Tango and boxing in a one-man show with echoes of exile

Tango and boxing in a one-man show with echoes of exile

“My mother, Doris del Valle, did not want me to dedicate myself to this, we know the ups and downs of this profession, sometimes you work and many times you don’t, so I made life and family decisions where I chose to do other things,” says Patricio Coutone, who together with his wife, the actress and producer Pamela Jordan faced this new sole proprietorship, “Gallola in Paris”, starring him and written by her.

With address of Pablo Gorlerofeatures original music by Fernando Nazar, lights of Ricardo Sica and debuts on Friday, May 31 at Patio de Actores. We talked with them.

Journalist: How did acting and art mark your life since you were a child?

Patricio Coutoune: My mother Doris del Valle and my father Claudio Levrino were famous actors, so my childhood was particular.
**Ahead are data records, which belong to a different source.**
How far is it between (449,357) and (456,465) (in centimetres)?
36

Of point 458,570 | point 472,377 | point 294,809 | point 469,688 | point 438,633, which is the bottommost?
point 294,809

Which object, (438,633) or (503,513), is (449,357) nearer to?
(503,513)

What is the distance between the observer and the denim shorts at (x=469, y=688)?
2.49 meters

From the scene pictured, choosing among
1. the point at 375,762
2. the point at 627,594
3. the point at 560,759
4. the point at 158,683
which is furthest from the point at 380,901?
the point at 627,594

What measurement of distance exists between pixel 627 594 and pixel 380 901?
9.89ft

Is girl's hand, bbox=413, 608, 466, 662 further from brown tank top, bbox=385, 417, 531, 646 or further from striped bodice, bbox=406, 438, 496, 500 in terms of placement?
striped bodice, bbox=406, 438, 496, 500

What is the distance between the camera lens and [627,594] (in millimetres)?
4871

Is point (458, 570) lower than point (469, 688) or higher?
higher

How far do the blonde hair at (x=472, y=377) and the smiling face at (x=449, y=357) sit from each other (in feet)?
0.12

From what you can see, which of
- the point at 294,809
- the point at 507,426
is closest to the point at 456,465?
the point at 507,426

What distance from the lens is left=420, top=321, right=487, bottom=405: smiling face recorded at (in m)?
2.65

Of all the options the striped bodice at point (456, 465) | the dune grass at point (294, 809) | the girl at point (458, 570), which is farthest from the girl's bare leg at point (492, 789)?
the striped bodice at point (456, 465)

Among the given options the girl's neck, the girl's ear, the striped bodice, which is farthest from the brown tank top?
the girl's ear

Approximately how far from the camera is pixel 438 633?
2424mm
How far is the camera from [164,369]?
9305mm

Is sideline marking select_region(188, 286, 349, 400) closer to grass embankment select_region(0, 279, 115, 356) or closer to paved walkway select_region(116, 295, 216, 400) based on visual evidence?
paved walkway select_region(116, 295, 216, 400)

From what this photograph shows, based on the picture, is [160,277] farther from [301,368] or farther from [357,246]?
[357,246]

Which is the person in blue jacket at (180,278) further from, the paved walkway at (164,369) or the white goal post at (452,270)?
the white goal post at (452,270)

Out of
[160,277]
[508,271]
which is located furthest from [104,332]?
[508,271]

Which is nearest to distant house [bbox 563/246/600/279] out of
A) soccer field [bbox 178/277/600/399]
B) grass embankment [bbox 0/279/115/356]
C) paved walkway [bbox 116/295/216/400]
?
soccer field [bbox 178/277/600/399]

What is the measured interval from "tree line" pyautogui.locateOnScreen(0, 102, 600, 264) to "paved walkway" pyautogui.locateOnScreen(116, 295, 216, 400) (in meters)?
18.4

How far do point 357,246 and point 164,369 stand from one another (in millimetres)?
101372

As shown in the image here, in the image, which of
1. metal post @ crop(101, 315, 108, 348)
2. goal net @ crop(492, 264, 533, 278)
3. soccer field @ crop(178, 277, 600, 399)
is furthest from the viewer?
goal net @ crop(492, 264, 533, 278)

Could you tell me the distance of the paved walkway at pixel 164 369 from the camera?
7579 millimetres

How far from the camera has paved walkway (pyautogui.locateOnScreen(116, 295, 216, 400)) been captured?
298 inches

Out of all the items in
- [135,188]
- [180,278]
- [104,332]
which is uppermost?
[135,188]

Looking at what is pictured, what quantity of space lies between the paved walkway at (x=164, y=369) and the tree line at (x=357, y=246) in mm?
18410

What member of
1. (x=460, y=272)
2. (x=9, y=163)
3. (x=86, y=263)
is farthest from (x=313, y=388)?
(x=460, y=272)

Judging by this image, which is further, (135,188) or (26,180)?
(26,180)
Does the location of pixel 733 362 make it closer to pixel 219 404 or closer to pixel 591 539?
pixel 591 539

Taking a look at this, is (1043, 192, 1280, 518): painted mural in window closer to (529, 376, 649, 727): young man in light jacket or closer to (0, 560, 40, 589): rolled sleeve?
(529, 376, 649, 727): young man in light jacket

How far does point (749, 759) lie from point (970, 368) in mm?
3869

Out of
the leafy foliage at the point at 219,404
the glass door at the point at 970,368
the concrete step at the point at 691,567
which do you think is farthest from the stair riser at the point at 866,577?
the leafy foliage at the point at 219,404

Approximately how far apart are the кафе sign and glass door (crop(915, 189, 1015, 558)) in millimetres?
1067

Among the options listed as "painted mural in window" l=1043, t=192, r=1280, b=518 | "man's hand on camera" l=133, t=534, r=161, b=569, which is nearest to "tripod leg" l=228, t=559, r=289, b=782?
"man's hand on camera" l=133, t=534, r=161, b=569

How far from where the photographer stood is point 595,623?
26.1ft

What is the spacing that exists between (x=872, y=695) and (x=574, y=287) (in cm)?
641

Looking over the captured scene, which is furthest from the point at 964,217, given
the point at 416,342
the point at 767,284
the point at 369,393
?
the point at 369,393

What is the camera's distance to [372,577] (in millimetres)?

Love comes from theaters, I liked to go see them, I went to all the performances, I knew my mother’s plays by heart and it awakened concern in me. My mother did not want me to dedicate myself to this, we know the ups and downs that the profession has because you work and in many moments you don’t, which made me often make life and family decisions where I chose to do other things and not dedicate myself fully. As a teenager I studied with Rodolfo Graciano who soon joined me in his theater productions, then I had a music band while doing theater and I ended up starring in “King David” with Pepe Cibrián. So until 2000 we went to live in the United States where we worked on simple, everyday comedies.

Q: What happened since you starred in Pizza Birra Faso 25 years ago until today?

Pamela Jordan: It was filmed, I was 7 months pregnant, then I became a mother so I prioritized that, I did gigs, I did animations, everything rotted in Argentina and we went to the United States with two boys and two suitcases.

Q: They left everything to leave and now they’re back.

PC: We left complicated in 2000 with two children, I sang, she did theater, we were doing well but it was difficult for us, it was very hard there but we did well, I had a painting company and she did animations but we returned because my mother was complicated, we wanted to give them to my children this country, which with its comings and goings we choose to be happy. We made “The Importance of Being Ernesto” together with Graciano, I opened a restaurant in Palermo, I have a love for cooking, I had delivery, a bar, entrepreneurship, we left the theater and dedicated ourselves to gastronomy.

PJ: We missed Argento and there was always theater and today I do production. I decided to write and with the four of us locked up in a pandemic, I started with this work.

Q: And what story does it tell?

PC: Pamela adapted the tangos that I sang and then wrote this work around Serafín, a character by Edmundo Rivero. The story is about a boxer who is in trouble, imprisoned in Paris, and evokes how he got there. It takes place in the 40s and 50s and speaks Buenos Aires, a bit of what hit us from exile.

Q: How did the character and the work appear?

PJ: I wrote it thinking about my grandfather who was a boxer and Pato and his tangos took me away. The character remembers his glory, his childhood and what he did when he was free. He regrets the bad choices he made. I showed the work to Gorlero, he read it, he liked it and we moved forward. The character grew a lot because in the setting they discovered edges that I want to believe were in the text.

Q: What is it like to always work with your partner?

PC: We support each other at work, we are a team and each one with their individualities. Love made us stronger, it is not easy to work with your partner but every time we do it there are good results.

Q: What is the challenge of this work?

PC: The one-man character, which I never did, has a number of important emotions, it goes from comedy to drama, it goes through many states and has physical, vocal, and text demands, the character in the 40s is quite particular and has tango , songs, boxing, also another of my passions, because it is a work that Pamela wrote a little for me. The story is that of anyone who could have had ups and downs and mistakes.

Q: What is it like to do theater today?

PC: It is as always, with a more difficult socioeconomic context, but being involved makes it easier. We hope that the public will accompany us as they always did, in that sense it is something unique to this country that does not happen anywhere else. I think it is a necessity of life.

PJ: From this blockade on culture, the terrible desire to do theater awoke in me, I went mambo and I am with five works, instead of keeping silent, it is time to save culture and do my bit.